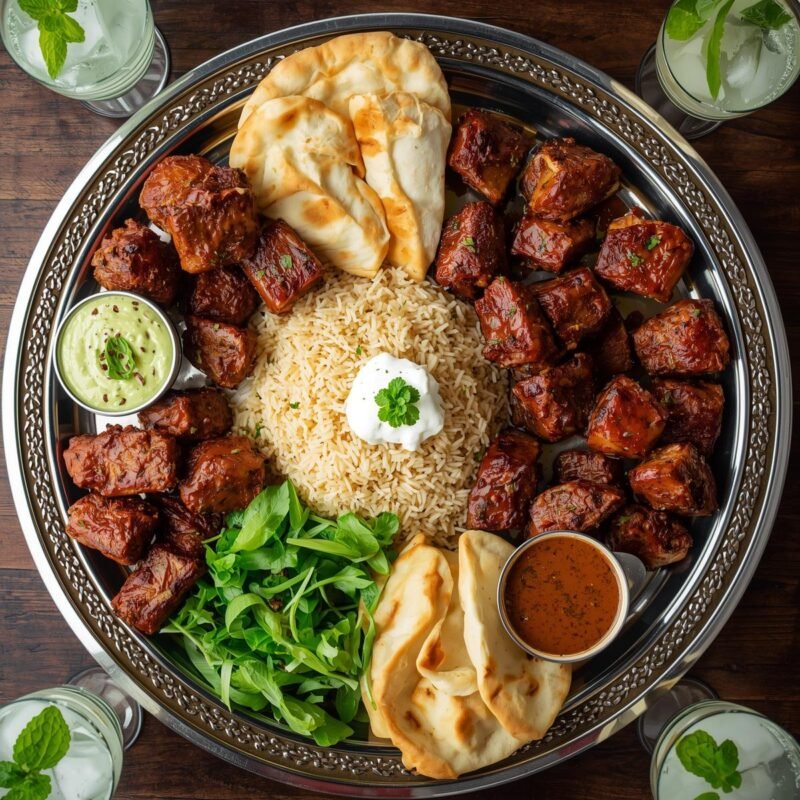 Arabic Mandi Mutton Platter (6 Person) 🥩🍖 – Al-Burooj Hotel & Restaurant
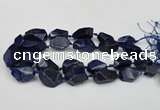 CNG1716 15.5 inches 15*20mm - 20*30mm nuggets lapis lzuli beads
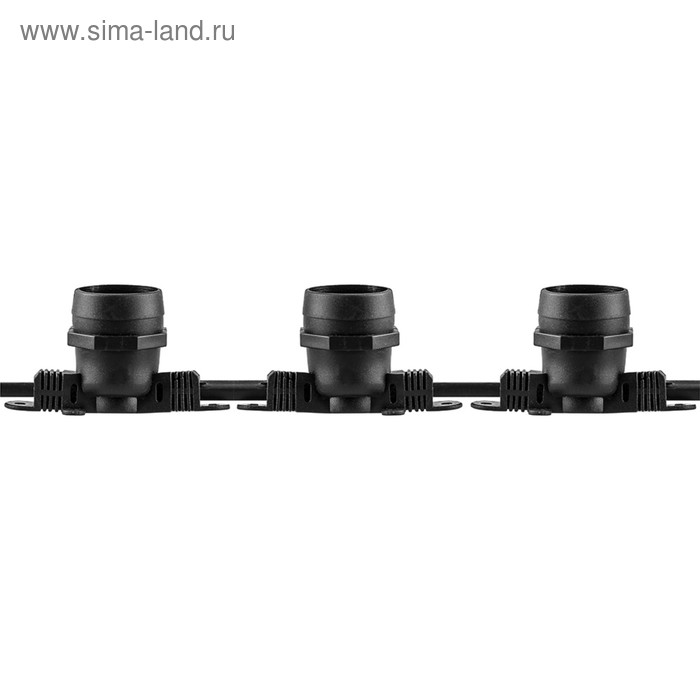 Гирлянда CL50-100, 200 ламп Е27, шаг 50см, цвет черный, 100м, IP65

+ + + + + + +

Set down the data exactly as it appears, without any images.

ANSWER BELOW
 Arabic Mandi Mutton Platter (6 Person) 🥩🍖 – Al-Burooj Hotel & Restaurant
 CNG1716 15.5 inches 15*20mm - 20*30mm nuggets lapis lzuli beads
 Гирлянда CL50-100, 200 ламп Е27, шаг 50см, цвет черный, 100м, IP65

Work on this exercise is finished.